PROBLEM TO SOLVE -> Count the lines in the rows below that contain the string "window", treating uppercase and lowercase as different. Give only the number.

INFORMATION SHOWN ->
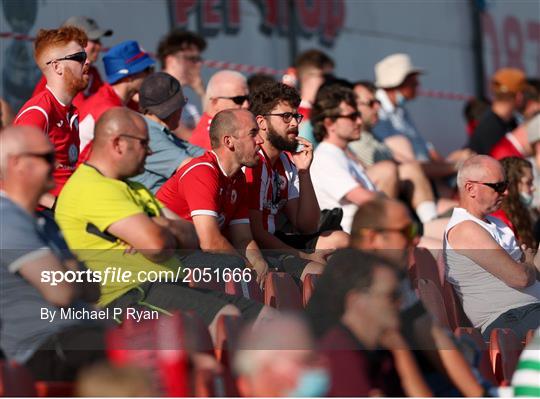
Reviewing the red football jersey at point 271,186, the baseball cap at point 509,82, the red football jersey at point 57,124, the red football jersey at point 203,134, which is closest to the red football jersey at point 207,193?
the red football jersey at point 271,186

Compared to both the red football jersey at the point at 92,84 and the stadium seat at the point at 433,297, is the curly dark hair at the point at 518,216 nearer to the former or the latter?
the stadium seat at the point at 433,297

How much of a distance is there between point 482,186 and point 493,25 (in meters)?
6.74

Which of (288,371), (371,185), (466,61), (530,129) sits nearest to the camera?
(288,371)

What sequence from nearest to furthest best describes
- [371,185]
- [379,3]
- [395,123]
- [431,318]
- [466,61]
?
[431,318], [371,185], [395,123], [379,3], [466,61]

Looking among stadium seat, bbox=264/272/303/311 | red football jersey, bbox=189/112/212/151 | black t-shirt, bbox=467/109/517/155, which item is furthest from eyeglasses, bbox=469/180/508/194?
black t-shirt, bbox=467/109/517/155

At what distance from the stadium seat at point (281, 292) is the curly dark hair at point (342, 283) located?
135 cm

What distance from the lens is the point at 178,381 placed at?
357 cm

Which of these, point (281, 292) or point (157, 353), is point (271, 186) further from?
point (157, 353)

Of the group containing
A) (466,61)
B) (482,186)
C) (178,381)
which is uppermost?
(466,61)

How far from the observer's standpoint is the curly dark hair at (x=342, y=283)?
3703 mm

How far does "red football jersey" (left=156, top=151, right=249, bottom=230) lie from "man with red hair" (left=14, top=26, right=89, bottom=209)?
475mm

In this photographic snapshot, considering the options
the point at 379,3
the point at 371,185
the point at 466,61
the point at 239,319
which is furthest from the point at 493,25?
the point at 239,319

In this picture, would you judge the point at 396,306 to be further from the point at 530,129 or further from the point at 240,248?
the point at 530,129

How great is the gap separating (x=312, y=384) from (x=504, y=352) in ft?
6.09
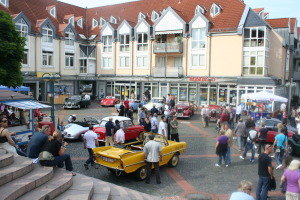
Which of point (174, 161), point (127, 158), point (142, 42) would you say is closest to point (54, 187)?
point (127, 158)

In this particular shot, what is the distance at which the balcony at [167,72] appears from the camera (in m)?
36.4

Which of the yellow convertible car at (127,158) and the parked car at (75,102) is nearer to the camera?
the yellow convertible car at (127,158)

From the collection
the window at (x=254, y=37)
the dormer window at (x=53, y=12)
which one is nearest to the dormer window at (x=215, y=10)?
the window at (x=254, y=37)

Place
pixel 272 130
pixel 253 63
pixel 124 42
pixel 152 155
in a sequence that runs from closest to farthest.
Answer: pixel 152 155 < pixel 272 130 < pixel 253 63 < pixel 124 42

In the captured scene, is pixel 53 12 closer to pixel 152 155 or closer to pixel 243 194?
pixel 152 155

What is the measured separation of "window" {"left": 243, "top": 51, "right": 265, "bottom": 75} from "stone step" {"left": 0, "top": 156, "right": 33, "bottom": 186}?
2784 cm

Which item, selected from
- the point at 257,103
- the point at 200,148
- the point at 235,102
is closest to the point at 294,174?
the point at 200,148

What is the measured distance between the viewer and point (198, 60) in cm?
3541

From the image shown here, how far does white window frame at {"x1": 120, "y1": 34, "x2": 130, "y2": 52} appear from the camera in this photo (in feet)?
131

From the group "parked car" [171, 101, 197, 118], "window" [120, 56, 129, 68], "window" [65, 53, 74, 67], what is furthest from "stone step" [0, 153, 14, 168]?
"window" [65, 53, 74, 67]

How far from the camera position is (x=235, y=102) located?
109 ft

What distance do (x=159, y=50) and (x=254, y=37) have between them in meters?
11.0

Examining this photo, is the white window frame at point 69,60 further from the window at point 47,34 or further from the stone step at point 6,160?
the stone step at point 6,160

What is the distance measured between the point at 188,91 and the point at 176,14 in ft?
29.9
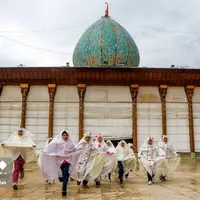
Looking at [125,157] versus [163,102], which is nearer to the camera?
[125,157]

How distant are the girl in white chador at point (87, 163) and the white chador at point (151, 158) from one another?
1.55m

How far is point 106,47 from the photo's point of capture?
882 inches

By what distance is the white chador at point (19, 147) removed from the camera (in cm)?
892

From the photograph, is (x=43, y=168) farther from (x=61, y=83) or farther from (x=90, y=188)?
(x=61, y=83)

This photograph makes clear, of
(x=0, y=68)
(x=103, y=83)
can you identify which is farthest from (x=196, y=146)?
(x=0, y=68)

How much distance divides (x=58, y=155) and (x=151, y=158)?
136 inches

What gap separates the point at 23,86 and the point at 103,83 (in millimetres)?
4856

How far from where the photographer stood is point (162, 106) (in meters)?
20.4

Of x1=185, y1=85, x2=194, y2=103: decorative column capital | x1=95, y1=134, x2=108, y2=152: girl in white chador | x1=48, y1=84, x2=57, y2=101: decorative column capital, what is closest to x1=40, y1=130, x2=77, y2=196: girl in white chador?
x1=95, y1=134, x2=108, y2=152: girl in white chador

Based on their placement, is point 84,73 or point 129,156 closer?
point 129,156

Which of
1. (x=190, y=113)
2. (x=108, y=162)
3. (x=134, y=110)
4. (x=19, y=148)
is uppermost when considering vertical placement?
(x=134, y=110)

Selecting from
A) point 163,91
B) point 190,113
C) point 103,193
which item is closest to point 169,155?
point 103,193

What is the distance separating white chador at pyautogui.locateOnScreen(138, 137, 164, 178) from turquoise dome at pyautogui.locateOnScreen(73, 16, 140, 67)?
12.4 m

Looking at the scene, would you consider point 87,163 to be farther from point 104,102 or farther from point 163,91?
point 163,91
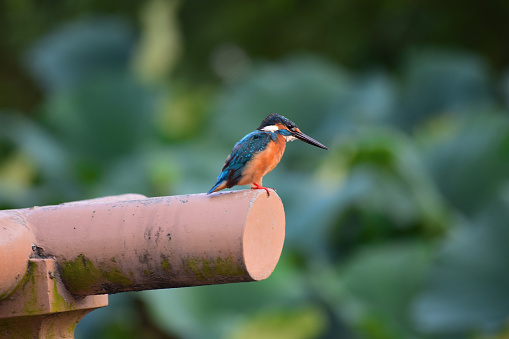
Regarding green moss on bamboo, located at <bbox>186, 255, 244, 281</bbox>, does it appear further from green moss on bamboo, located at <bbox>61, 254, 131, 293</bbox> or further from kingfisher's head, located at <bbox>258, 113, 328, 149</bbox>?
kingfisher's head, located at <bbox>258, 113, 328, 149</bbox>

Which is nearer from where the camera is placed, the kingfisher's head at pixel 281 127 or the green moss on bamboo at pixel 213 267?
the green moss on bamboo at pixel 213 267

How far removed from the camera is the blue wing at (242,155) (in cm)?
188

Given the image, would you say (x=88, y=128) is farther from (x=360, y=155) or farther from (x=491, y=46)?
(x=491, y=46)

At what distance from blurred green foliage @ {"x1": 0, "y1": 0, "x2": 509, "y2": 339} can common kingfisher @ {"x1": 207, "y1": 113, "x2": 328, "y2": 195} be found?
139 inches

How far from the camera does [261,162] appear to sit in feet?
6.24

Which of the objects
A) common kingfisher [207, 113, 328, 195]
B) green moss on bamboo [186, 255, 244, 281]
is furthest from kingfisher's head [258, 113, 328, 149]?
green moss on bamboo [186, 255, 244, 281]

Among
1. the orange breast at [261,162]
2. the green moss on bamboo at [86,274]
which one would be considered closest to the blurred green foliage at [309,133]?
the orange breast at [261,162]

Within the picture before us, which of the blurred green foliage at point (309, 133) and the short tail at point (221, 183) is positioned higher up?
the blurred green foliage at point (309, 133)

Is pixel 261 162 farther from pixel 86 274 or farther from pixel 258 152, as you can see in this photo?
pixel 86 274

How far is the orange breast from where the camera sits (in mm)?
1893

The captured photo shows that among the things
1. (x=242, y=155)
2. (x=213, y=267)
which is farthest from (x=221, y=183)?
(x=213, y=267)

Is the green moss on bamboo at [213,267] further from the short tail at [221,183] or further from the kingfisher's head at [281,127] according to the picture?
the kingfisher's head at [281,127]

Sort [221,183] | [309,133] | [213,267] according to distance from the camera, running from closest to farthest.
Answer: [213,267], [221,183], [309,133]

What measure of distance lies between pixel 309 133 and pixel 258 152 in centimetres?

---

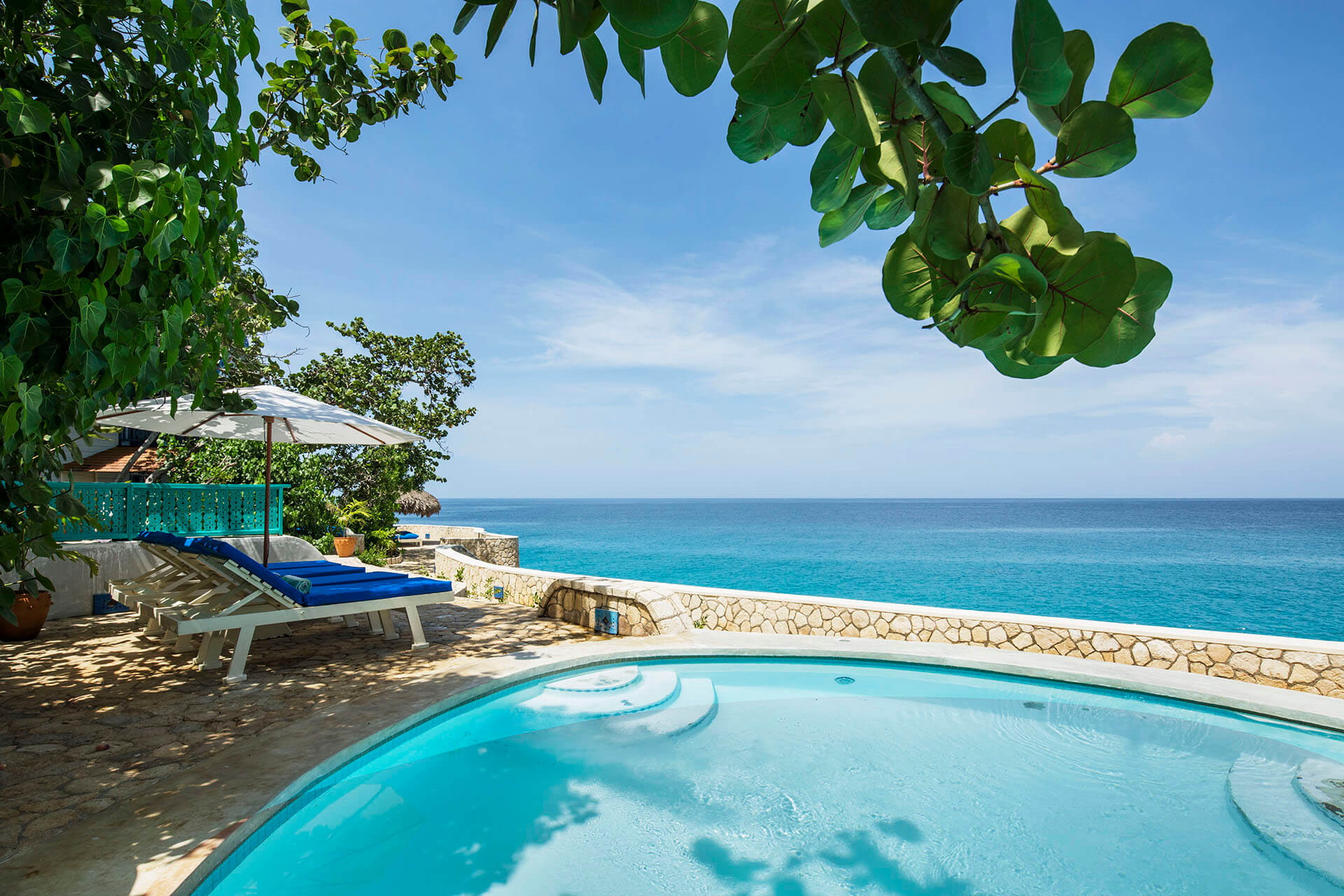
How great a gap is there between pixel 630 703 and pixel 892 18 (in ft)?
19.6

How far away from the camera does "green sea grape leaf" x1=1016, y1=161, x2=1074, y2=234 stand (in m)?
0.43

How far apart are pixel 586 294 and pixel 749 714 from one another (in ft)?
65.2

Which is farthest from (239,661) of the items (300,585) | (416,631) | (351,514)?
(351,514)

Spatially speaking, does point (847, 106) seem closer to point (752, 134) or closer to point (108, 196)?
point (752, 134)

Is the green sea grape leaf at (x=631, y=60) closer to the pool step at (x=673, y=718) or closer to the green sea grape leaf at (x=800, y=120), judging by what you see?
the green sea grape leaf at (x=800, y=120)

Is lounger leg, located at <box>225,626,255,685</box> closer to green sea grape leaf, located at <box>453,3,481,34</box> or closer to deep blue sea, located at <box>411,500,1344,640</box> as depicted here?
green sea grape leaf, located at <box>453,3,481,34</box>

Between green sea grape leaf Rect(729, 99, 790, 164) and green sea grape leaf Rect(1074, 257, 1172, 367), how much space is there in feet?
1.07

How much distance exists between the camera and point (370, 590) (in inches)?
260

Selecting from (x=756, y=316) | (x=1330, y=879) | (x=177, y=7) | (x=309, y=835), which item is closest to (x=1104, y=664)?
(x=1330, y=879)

RESPONSE -> 9